Does nature’s evident creativity really amount to artistry, though, so that human art standards apply, say, to physical or chemical processes? Not exactly. Human artists have minds and the natural systems in the rest of the universe don’t, so there’s at best an analogy here—but the comparison is stronger than it might seem at first glance. Most of the artifacts we construct have functions that we assign to them, but artworks are exceptional in often having the brute uselessness that purely physical events seem to have.
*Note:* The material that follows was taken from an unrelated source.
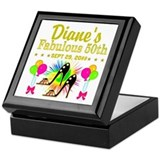 50th birthday Square Keepsake Boxes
The artist creates because she feels compelled to do so and regardless of whether the work pleases anyone, the work stands as a creative expression. The universe feels nothing, but it nevertheless creates new phases of itself as it’s compelled to by natural forces. Modern art is thought to be especially pointless in this respect: the modern artist merely explores some artistic medium without any ulterior motive. Likewise, matter, space, and energy seem to mindlessly explore their possibilities, perhaps even realizing them all in the megaverse, bringing into being a vast multitude of configurations from the subatomic level to the galactic and universal ones. Indeed, this similarity between natural creativity and modern art may not be a coincidence, since the scientific discovery of nature’s fundamental impersonality impacted Western cultures at large.

Still, we say artworks are good or bad, while it makes less sense to speak of a good or bad atom, asteroid, or star. This is because our art has value that derives from our minds and modernists are led to think there’s no mind behind natural as opposed to artificial creativity. So a physical event isn’t identical to the creation of art; the two are only similar. But that’s enough to overcome the atheist’s anxiety that human life is utterly anomalous and absurd in the grand scheme. On the contrary, we’re merely more complex kinds of creators than the impersonal systems that have been working for billions of years throughout the cosmos. We have minds and we put our reason, imagination, emotions, memories, and artistic vision to use when deciding not just what to paint or write or sing, but how to live and how society should be structured. Most of us are mediocre artists while a few are geniuses, and the natural elements and forces are proto-artists whose works are nevertheless far more sublime than anything we could hope to achieve.

But there’s more to the comparison. In fact, the very feature of atheistic naturalism that threatens to subvert society by negating our moral principles, without which civilized life seems impossible, has an aesthetic aspect. Naturalism, the modern philosophy that jeopardizes morality, is science-centered, and scientists are quintessentially objective. Objectivity is our ability to see things as they are in themselves rather than as how they seem merely to creatures like us. Modern objectivity is precisely what leads to existential angst, because when we look at something objectively we give up the human-centered perspective and so entertain the thought that what we’re looking at is entirely indifferent towards us; objects are just the things that carry on as they were, being forced by natural law to behave as they do, regardless of our preferences. All of nature is objective in this respect, and so nothing we feel or do matters to the world—as we understand when we’re in an objective frame of mind.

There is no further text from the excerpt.